Discrepancy in the reported percentage of flawed questions in FastChat MT-Bench

InflectionAI / Inflection-Benchmarks

Public Inflection Benchmarks

MIT License

69 stars 2 forks source link

Discrepancy in the reported percentage of flawed questions in FastChat MT-Bench #2

Open jerilkuriakose opened 8 months ago

jerilkuriakose commented 8 months ago

Hi, I was reading the article Inflection-2.5: meet the world's best personal AI, and in the article it was mentioned that nearly 25%—of examples in the reasoning, math, and coding categories had incorrect reference solutions or questions with flawed premises. I compared the FastChat MT Bench questions and Inflection MT Bench corrected questions and found only 4 questions to have a change / difference.

I downloaded the FastChat MT Bench question using the following code: FastChat LLM Judge

python3 download_mt_bench_pregenerated.py

And compared it with corrected version of the MT-Bench, using mergely. The comparison shows only 4 changes and the 4 changes looks correct in terms of the references provided. Can you please help in understanding how nearly 25% were flawed?

bobqywei commented 8 months ago

Hi Jeril. Thanks for reaching out, the official FastChat LLM Judge repo actually does not use the reference answers contained in the fastchat/llm_judge/data/mt_bench/question.jsonl file which you compared against. The official eval entrypoint python gen_judgment.py actually uses the reference answers from fastchat/llm_judge/data/mt_bench/reference_answer/gpt-4.jsonl which contains many more errors as they are unfiltered completions from GPT-4. In our fixed solutions, we use many of the reference answers from the FastChat jsonl that you linked to above.
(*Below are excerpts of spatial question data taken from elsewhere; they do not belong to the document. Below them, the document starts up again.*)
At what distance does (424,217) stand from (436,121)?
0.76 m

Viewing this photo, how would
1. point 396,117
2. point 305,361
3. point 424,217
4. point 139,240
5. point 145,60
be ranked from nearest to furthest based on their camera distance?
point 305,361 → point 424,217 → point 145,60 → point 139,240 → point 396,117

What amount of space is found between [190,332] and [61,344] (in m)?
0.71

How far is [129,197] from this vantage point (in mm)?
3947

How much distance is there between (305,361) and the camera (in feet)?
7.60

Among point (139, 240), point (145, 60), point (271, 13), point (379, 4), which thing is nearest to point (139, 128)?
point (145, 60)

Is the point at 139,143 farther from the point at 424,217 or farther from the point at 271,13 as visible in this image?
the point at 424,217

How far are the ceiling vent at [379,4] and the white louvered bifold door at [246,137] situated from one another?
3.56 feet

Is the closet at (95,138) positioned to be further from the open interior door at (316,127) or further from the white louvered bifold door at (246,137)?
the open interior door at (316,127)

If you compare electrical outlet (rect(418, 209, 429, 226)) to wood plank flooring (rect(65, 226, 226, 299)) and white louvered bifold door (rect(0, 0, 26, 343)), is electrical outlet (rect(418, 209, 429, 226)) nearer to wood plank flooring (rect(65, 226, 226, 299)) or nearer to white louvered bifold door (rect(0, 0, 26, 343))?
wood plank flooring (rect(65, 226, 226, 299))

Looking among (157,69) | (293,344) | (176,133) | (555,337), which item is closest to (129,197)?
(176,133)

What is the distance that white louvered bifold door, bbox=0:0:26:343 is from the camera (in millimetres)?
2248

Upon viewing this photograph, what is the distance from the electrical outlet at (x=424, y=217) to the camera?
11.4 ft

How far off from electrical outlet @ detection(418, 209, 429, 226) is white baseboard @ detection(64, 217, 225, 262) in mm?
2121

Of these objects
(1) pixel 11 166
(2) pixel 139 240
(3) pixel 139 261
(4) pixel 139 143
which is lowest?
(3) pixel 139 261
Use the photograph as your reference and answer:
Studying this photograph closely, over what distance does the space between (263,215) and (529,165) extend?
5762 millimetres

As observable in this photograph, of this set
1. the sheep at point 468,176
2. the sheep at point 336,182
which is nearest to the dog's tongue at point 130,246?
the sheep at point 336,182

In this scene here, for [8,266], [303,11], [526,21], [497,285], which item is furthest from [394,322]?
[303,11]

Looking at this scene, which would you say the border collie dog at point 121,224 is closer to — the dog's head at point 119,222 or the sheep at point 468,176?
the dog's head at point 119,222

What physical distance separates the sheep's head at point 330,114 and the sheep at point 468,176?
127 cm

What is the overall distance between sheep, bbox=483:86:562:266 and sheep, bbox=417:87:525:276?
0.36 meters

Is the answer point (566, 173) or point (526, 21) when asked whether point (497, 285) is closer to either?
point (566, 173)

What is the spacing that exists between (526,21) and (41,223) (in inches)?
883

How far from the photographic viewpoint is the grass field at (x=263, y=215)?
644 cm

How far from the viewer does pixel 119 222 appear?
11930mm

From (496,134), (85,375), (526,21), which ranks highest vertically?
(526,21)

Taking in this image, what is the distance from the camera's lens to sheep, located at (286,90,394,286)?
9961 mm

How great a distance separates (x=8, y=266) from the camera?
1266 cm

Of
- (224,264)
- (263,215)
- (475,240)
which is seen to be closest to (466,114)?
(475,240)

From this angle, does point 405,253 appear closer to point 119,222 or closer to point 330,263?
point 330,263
Ultimately, when comparing our fixed solutions with the GPT-4 generations, there is a larger diff of nearly 25% of questions which use reference solutions (i.e. math, coding, reasoning).

jerilkuriakose commented 8 months ago

Thank you for the update.

jerilkuriakose commented 8 months ago

Could you please help in recommending how to use the MT-Bench? Even if we use the corrected version of the MT-Bench to generate the GPT-4 reference answers, its still going to have around 25% flawed solutions right? Could you also please help me understand how the reference answers were generated for the MT-Bench Corrected in the article Inflection-2.5: meet the world's best personal AI?